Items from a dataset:
● ● ● ●

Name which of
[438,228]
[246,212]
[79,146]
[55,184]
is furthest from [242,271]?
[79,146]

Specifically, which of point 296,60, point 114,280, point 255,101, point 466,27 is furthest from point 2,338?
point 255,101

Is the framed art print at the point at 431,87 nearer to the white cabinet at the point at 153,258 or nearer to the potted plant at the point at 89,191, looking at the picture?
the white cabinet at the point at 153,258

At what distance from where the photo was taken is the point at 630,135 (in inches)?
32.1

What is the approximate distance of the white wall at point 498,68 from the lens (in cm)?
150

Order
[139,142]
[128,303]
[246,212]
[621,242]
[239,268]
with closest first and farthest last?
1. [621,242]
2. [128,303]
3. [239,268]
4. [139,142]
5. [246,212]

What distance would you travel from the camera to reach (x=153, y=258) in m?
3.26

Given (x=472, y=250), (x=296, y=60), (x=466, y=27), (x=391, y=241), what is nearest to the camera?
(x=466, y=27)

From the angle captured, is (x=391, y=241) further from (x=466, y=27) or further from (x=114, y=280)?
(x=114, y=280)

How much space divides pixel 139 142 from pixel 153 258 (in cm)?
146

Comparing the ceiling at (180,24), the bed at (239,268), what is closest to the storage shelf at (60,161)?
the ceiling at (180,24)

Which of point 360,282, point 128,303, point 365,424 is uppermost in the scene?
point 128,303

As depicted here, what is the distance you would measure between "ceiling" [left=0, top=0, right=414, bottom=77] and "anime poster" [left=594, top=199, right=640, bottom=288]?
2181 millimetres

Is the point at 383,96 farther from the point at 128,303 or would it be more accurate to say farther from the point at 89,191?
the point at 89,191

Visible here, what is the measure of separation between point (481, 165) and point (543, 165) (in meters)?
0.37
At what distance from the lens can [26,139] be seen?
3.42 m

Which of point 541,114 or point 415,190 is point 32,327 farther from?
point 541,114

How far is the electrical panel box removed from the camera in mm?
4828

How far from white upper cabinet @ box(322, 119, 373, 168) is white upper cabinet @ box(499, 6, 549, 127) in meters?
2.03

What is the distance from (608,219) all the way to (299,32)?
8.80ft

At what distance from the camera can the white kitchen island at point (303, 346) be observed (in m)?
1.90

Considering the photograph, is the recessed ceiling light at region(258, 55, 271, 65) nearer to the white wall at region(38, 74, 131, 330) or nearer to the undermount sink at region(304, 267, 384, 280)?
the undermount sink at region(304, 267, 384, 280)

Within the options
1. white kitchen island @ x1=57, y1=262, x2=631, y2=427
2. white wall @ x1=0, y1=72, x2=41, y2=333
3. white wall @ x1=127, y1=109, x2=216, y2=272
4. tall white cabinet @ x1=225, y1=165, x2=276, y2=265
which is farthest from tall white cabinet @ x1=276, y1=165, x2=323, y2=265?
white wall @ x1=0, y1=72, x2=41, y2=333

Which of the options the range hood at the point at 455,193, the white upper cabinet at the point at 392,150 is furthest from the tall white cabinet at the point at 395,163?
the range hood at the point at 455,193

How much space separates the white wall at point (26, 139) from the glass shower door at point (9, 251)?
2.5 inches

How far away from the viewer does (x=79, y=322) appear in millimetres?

● ● ● ●

TASK PROMPT: Copy out each line above that contains the word "furthest".

TASK OUTPUT:
is furthest from [242,271]?
Specifically, which of point 296,60, point 114,280, point 255,101, point 466,27 is furthest from point 2,338?
Which of the options the range hood at the point at 455,193, the white upper cabinet at the point at 392,150 is furthest from the tall white cabinet at the point at 395,163?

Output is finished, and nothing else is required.